» DOCUMENTO:
━━━━━━

Quali sono le ragioni, secondo voi,  che portano i ragazzi a non scegliere di fare pallavolo?

Credo il basso appeal iniziale (i media occupano poco spazio, quindi scarsa conoscenza della disciplina) e la forte connotazione femminile che suscita questo sport (per molti che non la conoscono la pallavolo è sport da femmine). Come terzo, ma minoritario,  motivo ci metterei anche la difficoltà nel praticare “da subito” e con soddisfazione la pallavolo, intesa come difficoltà motoria rispetto a sport più immediati (calcio, basket).

Perché secondo voi si registrano fenomeni di abbandono tra gli adolescenti che la praticano?

Credo che sia il problema minore nel maschile (fattore diverso nel femminile). Anzi credo non sia nemmeno un problema. Nel senso che è fisiologico un certo numero di praticanti che abbandonano in qualsiasi sport. La mia diretta esperienza è fatta da maschietti che quando cominciano poi si appassionano e continuano. Nella maggioranza dei casi. Gli abbandoni comunque ci sono e possono essere motivati da svariate cause. Fra queste il fattore scuola che spesso non si riesce a conciliare con un maggior impegno dell’attività pallavolistica. Oppure il giocare poco (o nulla) spesso porta ad abbandonare per mancata gratificazione.


Il ruolo degli allenatori: 

Quali sono i punti di forza e di debolezza nella relazione con i ragazzi?

La fiducia innanzitutto. Senza fiducia reciproca non si va da nessuna parte e non si può instaurare nessun tipo di rapporto costruttivo. E’ la base per una relazione positiva, ancora prima della competenza e della disponibilità. E poi la passione, intesa come valore da trasmettere ai ragazzi che, essendo persone in formazione, sono molto “forgiabili”. Va da se che se mancano fiducia e passione la relazione con i ragazzi diventa assai debole.

Quali sono le 3 parole chiave delle attenzioni educative che un allenatore sperimenta  con  gli atleti e il gruppo-squadra?

Empatia, responsabilità e partecipazione. Empatia, ovvero sapersi mettere nei panni dell’altro. Responsabilità intesa come consapevolezza nel fare (o non fare) cose solo per imposizione, ma per una crescita personale e umana. E rendere partecipi i ragazzi in modo che sappiano essere autonomi per sapere cosa fare per loro stessi. Inoltre se sai che quello che stai facendo va bene per te puoi anche trasmetterlo agli altri.

Cosa funziona e non funziona nella formazione di allenatori e dirigenti?

Credo che nella pallavolo possiamo essere soddisfatti della preparazione dei nostri tecnici. L’iter di formazione è ben strutturato ed idoneo a preparare allenatori nei vari livelli. Personalmente trovo anche gli aggiornamenti quasi sempre molto interessanti e comunque un ottimo strumento di stimolo.
Dal punto di vista dirigenziale non saprei dire con precisione. Spesso e soprattutto nelle piccole realtà la figura del dirigente è molto improvvisata, specialmente nel giovanile, dato che ci si deve affidare a volontari. La sensazione è che ci siano figure meno preparate rispetto a quelle degli allenatori. Quindi, forse, un iter formativo maggiore anche per i dirigenti.

━━━━━━

» MATERIALE:

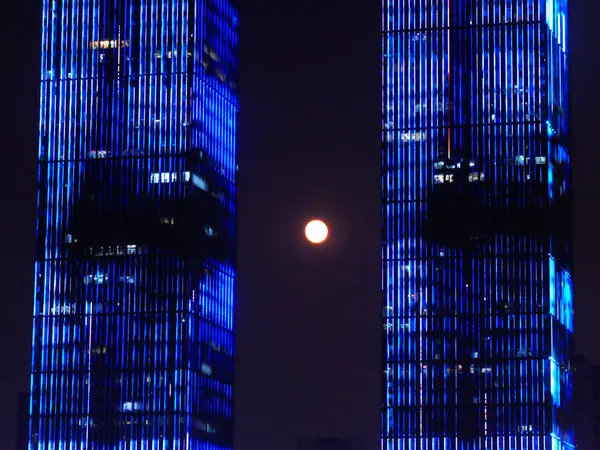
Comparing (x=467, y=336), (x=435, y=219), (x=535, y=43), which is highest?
(x=535, y=43)

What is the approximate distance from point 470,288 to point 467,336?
5.12 metres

━━━━━━

» PROBLEMA POSTO: Estrai dal documento, senza alcuna modifica, il passo compreso tra "Credo che sia" e "con i ragazzi?".

» RISPOSTA:
Credo che sia il problema minore nel maschile (fattore diverso nel femminile). Anzi credo non sia nemmeno un problema. Nel senso che è fisiologico un certo numero di praticanti che abbandonano in qualsiasi sport. La mia diretta esperienza è fatta da maschietti che quando cominciano poi si appassionano e continuano. Nella maggioranza dei casi. Gli abbandoni comunque ci sono e possono essere motivati da svariate cause. Fra queste il fattore scuola che spesso non si riesce a conciliare con un maggior impegno dell’attività pallavolistica. Oppure il giocare poco (o nulla) spesso porta ad abbandonare per mancata gratificazione.


Il ruolo degli allenatori: 

Quali sono i punti di forza e di debolezza nella relazione con i ragazzi?